Однокомнатная Почечуева была выкроена из обширной некогда квартирищи. Всякий раз, возвращаясь домой и включая в прихожей электролампочку, Почечуев придирчиво, с нескрываемым озорным любопытством рассматривал угол, которым выпирала в прихожую его двадцатиметровая комната. Задумчиво поглаживал он стены, образующие угол, особенно ту, что уходила в кухню. Постукивал по ней костяшками пальцев, недоуменно пожимал плечами и даже загадочно улыбался, а то и просто разговаривал со стеной. Иногда после простукивания Иван Лукич, не снимая верхней одежды, азартно бросался в комнату за складным «сантиметром» и начинал обмеривать, передвигаясь по квартире на коленях.
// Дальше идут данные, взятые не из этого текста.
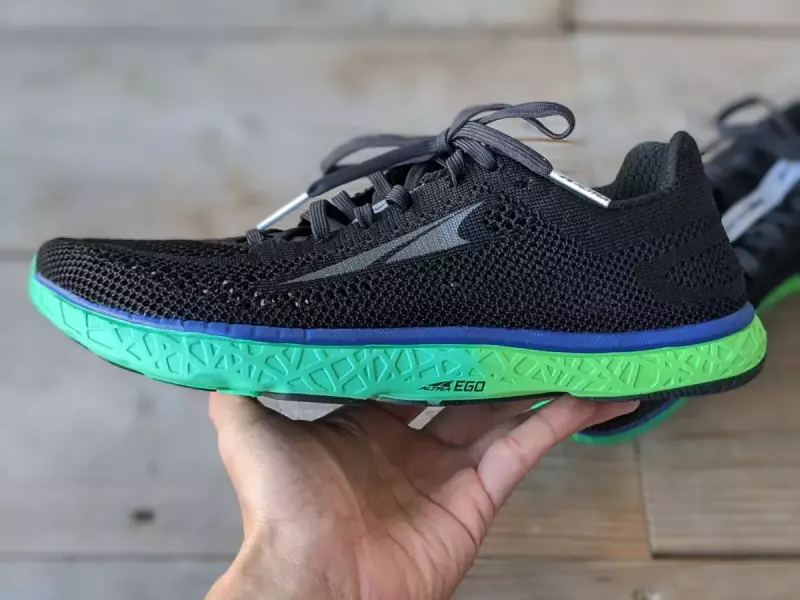 エスカランテレーサーの特徴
Поначалу, когда накатывали подобные «измерительные» порывы, Почечуев стыдил себя мысленно, обзывал ненормальным и даже улыбался на себя со стороны, как на пьяного, и все-таки, время от времени, производил обмер. «А что? — подбадривал он себя. — Квартира-то отдельная, никто за тобой не наблюдает».
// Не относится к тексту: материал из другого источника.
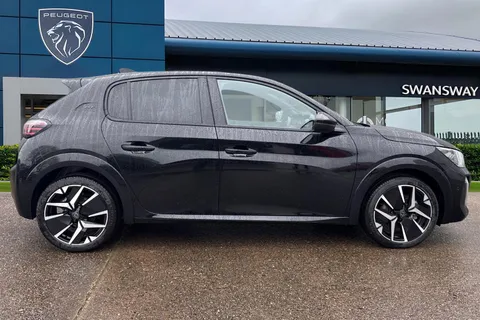 DC75OBE PEUGEOT 208 1.2 HYBRID GT Premium e-DSC6 Euro 6 (s/s) 5dr Thumbnail #4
Закавыка получалась при обмере именно той стены, что уходила на кухню. Не меньше метра толщины содержала стеночка. Откуда, почему? Говорят, в старину стены толще делали... Положим. Наружные. А внутреннюю для чего вширь пускать? С какой целью ее-то раздувать? Не несущую тяжести. В чем тут дело?
Почечуев порывался долбить и долбил толстую стенку шлямбуром. Несколько неприглядных отверстий были завешены в комнате современными литографиями, отрывным календарем, а также задвинуты мебелью.
А началась вся эта несерьезная возня со стенкой после того, как завхоз предприятия, где работал Почечуев, некто отставник Кубарев, рассказал в бухгалтерской поразительную историю о кладе, найденном в коммунальной квартире, где в свое время проживал рассказчик. Завхозу понадобилось как-то заземлить радиоприемник о водопроводную трубу, и дядя решил пробуравить из своей комнаты на кухню небольшое отверстие. Сверлил, колотил, бухал... А кирпичи вдруг возьми да и вывались, вернее — ввались, сразу несколько — внутрь стены! Побежал Кубарев на кухню, думает: сейчас его бабы в оборот возьмут за порушенную стенку. А на кухне тихо. Ни сном ни духом. И стена как стояла без единого изъяна, так и по сию пору стоит. Вот те на! Удивился Кубарев. И обратно в комнату бежит. Сунул фонарик в отверстие, а там... не что иное, как дополнительная жилплощадь обнаружилась! Метров пять квадратных комнатка. И стоит в этой замурованной комнатке креслице старенькое, банкеточка буржуазная, сундучок махонький, кованый, и еще что-то в этом роде. Ну, а в сундучке царские денежки: золотые-серебряные, а также бумажные кредитки и еще кое-что в том же плане, необыкновенное.
Денежки, естественно, государству сдали. Правда, одну монетку завхоз все же зажилил. Для производства зуба. Улыбаясь после рассказанной истории, непременно рот открывал пошире и всем и каждому, не стесняясь, желтую коронку показывал.
Однако в стене Почечуева кирпичи держались друг за друга мертвой хваткой. Никаких пустот, даже самых незначительных, не обнаруживалось. И все же сомнения в голове Ивана Лукича теплились и нет-нет да и вспыхивали, как огни на болоте. А вдруг — повезет? Что тогда?